Life cycle assessments for products: better arguments on the market 3 Minuter lästid

Life cycle assessments for products: better arguments on the market

Viktoria Steininger
Redaktionell verantwortlich für die Themen am Blog, recherchiert und schreibt Viktoria Steininger auch selbst und gibt mit Geschichten Einblicke in den voestalpine-Konzern.

Compared to competing materials, steel is by far the material with the lowest CO2 emissions in production when its environmental impact over its entire life cycle is considered. That is why the ecological footprint is documented using defined criteria in environmental product declarations (EPDs), i.e. life cycle assessments for products, and made available to voestalpine customers for environmental assessment.

The voestalpine Group has nothing to hide when it comes to the ecological performance of its products. Instead, it deliberately chooses the path of direct communication. Stefan Schuster from Strategic Environmental Management at voestalpine AG and the Group’s LCA contact, explains: “EPDs are already being requested in tendering processes, for instance in the infrastructure sector. In the area of building certification in particular, there are established systems that make use of the information from the EPDs for the ecological aspect of sustainability. However, we have decided to proactively communicate the environmental aspects of our products and materials and to include them in our arguments.” And steel offers truly convincing arguments.

Objective instrument

EPDs have the advantage of being a neutral, objective instrument for communicating information on ecological product evaluation based on defined methods, international standards, and extremely robust data. In addition, the life cycle assessments and results are audited by independent third parties and are publicly available.

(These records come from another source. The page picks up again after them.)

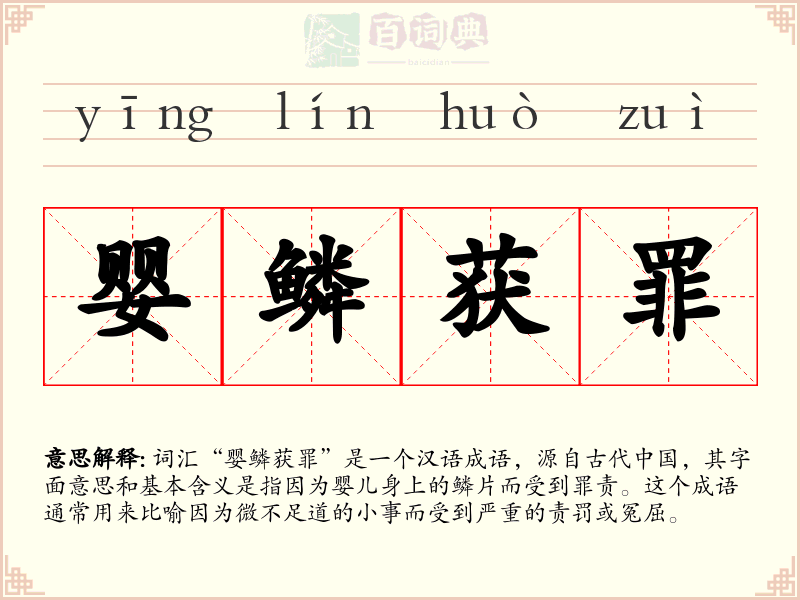 婴鳞获罪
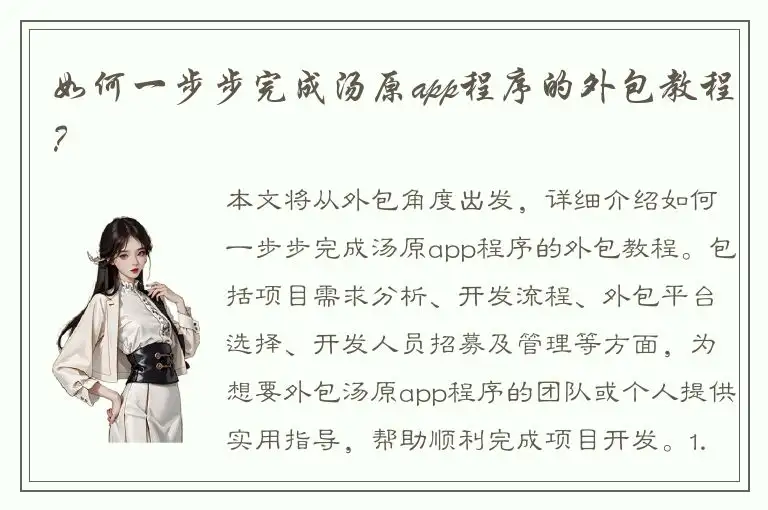 如何一步步完成汤原app程序的外包教程？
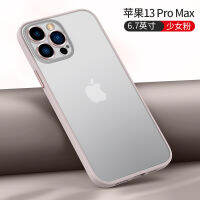 ใช้ได้ครับ 14PROMAX เคสมือถือผิวหยาบแอปเปิ้ล 13 เลนส์โลหะป้องกันลายนิ้วมือ 11 เคส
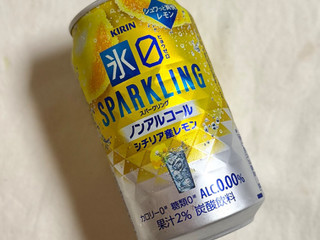 「KIRIN 氷ゼロ スパークリング シチリア産レモン 缶350ml」のクチコミ画像 by む チ ャさん
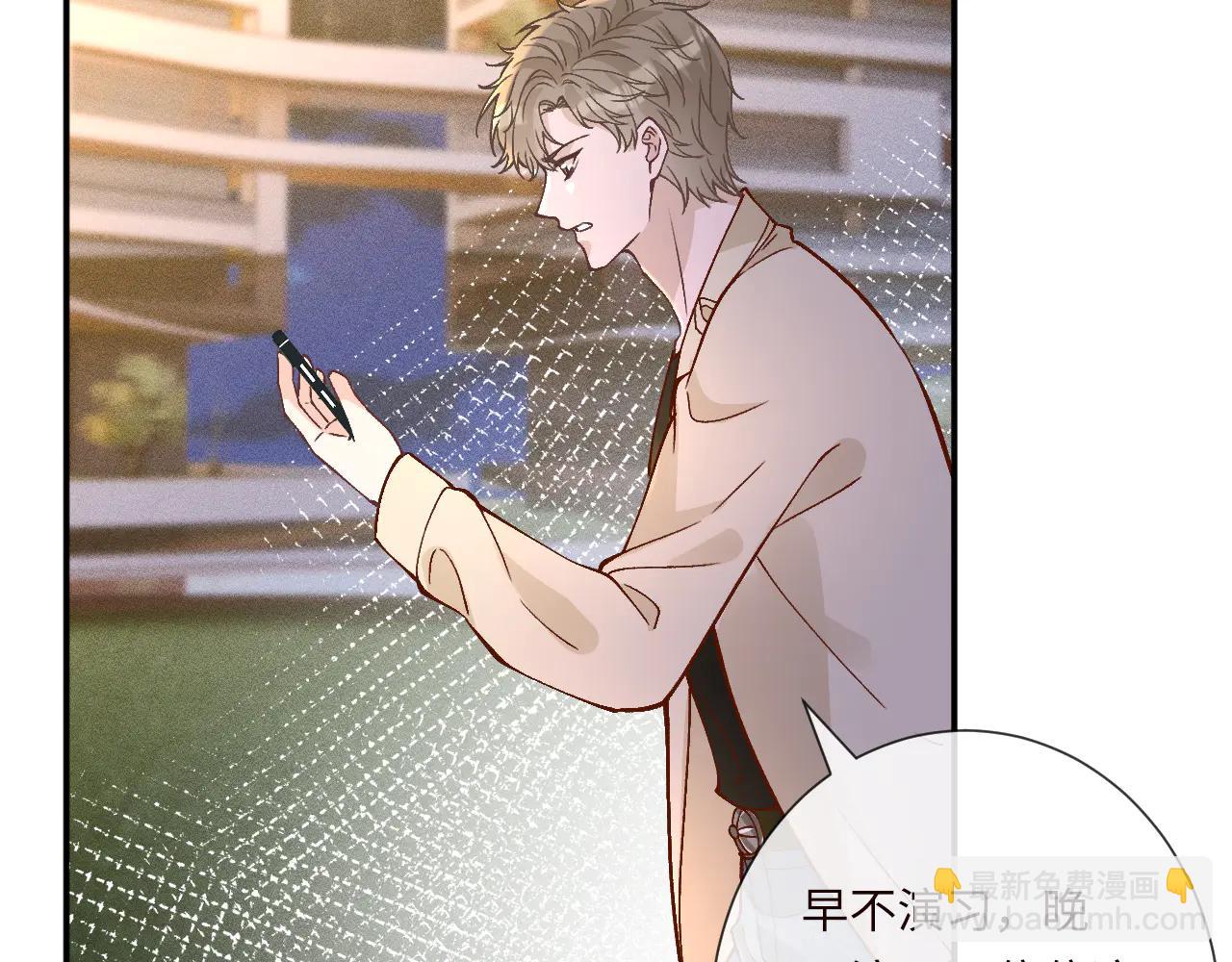 第363 闵教授失联(1/2)-第365话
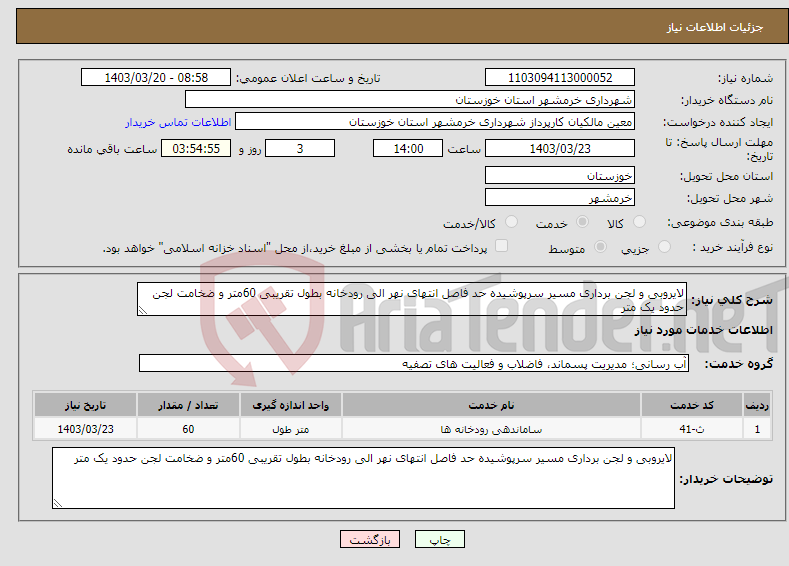 تصویر کوچک آگهی نیاز انتخاب تامین کننده-لایروبی و لجن برداری مسیر سرپوشیده حد فاصل انتهای نهر الی رودخانه بطول تقریبی 60متر و ضخامت لجن حدود یک متر 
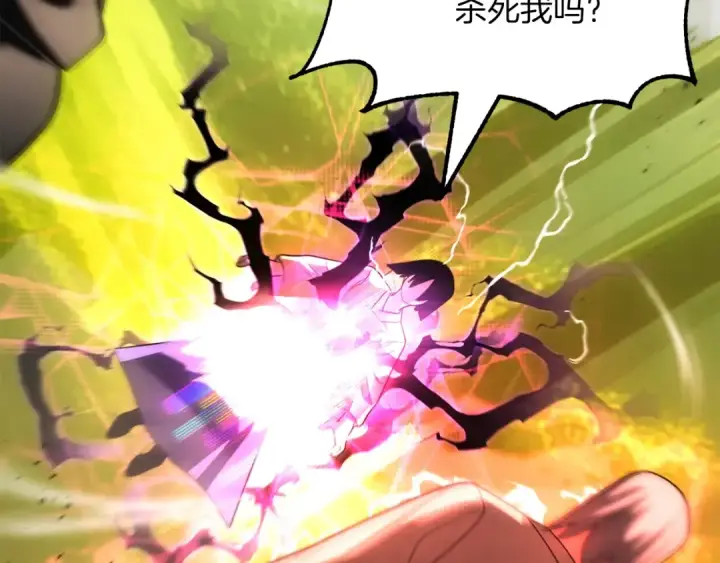 漫画《法师家族的恶少小儿子》第41话 把你打碎第11张图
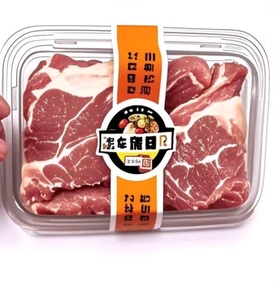 printing factory custom sticker <b>labels</b> for packaging food - Product Image 3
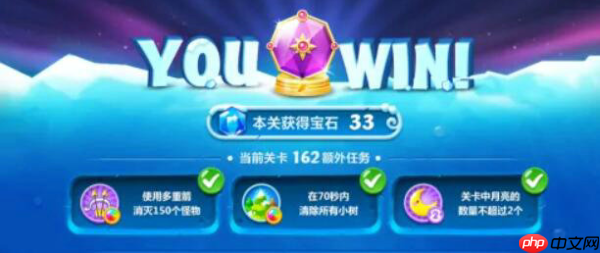 保卫萝卜2攻略遇见阿秋7 保卫萝卜2遇见阿秋第7关攻略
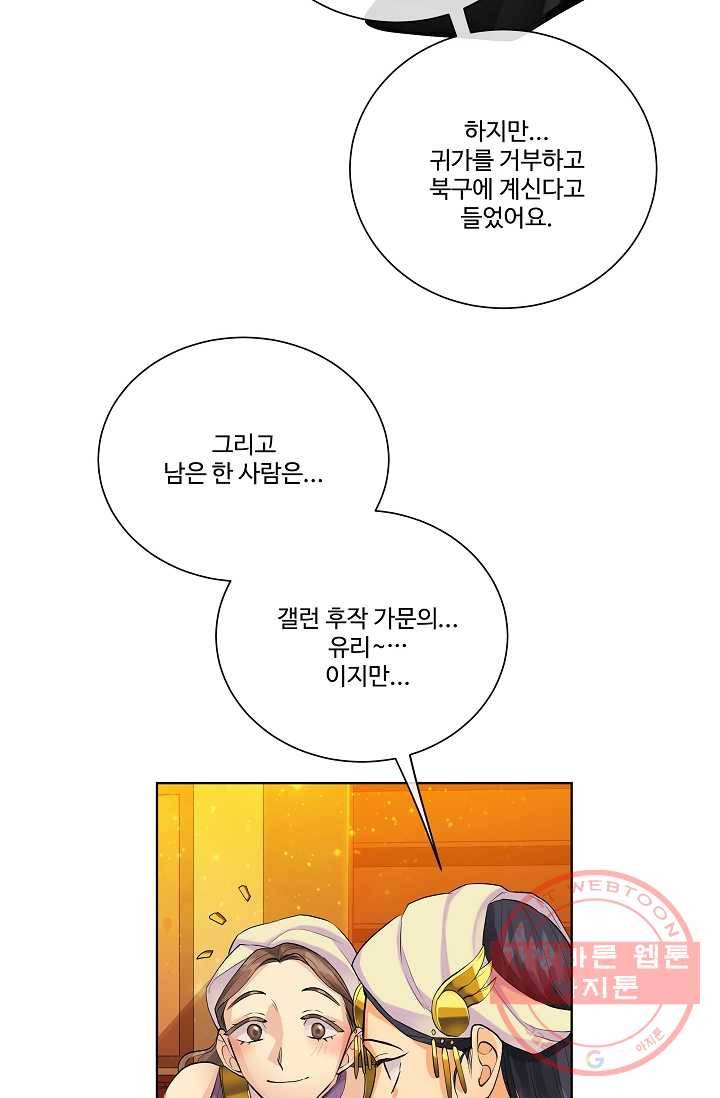 킹스메이커 ~Triple Crown~ 2부 7화 56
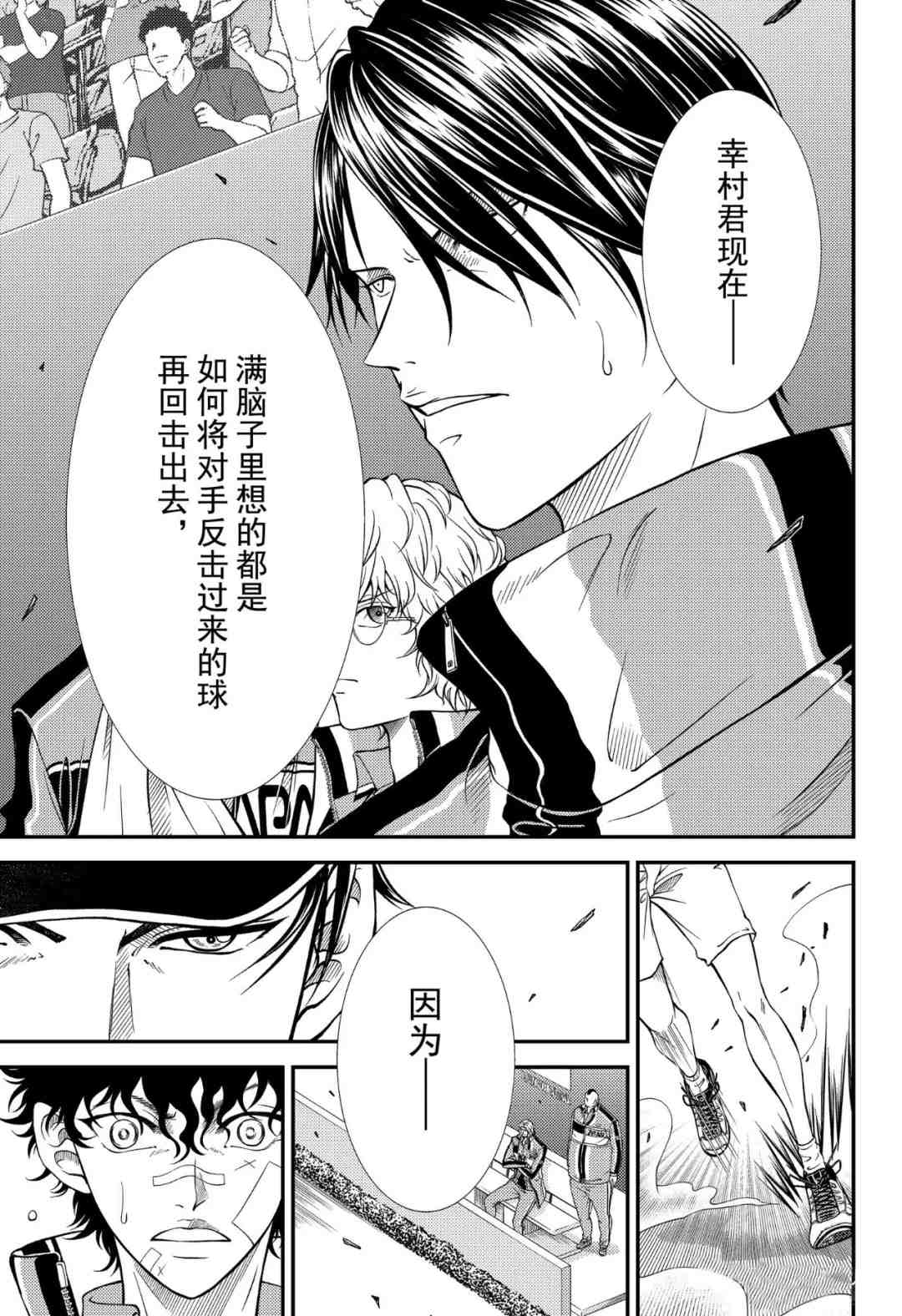 新网球王子韩漫全集-第301话无删减无遮挡章节图片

For example, voestalpine already holds environmental product declarations for products such as colofer® organically coated steel strips as well as heavy plates and roll-bonded heavy plates. The Group plans to complete work on another EPD for the ‘Rails’ product group in 2018. But how does this work?

Life cycle inventory as basis of EPD

The basis of each such evaluation is the life cycle inventory. All relevant input flows that are included in the relevant production process and all output flows that arise in the process are collected. EPDs are updated every five years to reflect ongoing process changes/improvements. Taking the example of organically coated belts, first the process chain has to be recorded:

  • Sintering plant
  • Coking plant
  • Blast furnace
  • Steel plant
  • up to coil coating

The product that is created at the end of this process chain is only one part of the output. Emissions, by-products, recycled materials, waste, etc. are also generated in the individual process steps and taken into account in the evaluation. And the flows that are included in the processes are systematically considered, e.g.

  • Raw materials
  • Energy
  • Water
  • etc.

The environmental impacts are systematically determined on the basis of this life cycle inventory and presented as impact indicators. Stefan Schuster explains: “For each process, all relevant input and output flows are determined and the impact indicators, such as global warming potential (carbon footprint), primary energy consumption, acidification potential or water footprint, etc. are calculated. A multitude of indicators are evaluated and presented in the life cycle assessment.”

From cradle to gate

The entire supply chain is covered, of course, says Schuster. “For example, the raw materials, such as the fine ores used in the sintering plant, including mining, transport, and processing, already come with a backpack of environmentally relevant effects. As part of the life cycle assessment, we look at the life cycle of a product ‘from cradle to gate’, i.e. from extraction of the raw materials to the point in time at which the product leaves the factory.”

The positive properties of steel become particularly clear when the entire life cycle is considered—‘from cradle to grave’—i.e. the end of its life. Although steel is used, it can never be used up—it can always be recycled and processed into new steel products. These advantages are clearly shown in a voestalpine EPD: “The EPD demonstrates the environmental benefits of steel compared to other materials.”

Life cycle assessments for products: better arguments on the market

To prepare an LCA, a comprehensive life cycle inventory of all relevant input and output flows of the processes under consideration must be drawn up. The environmental impacts are presented using various impact indicators.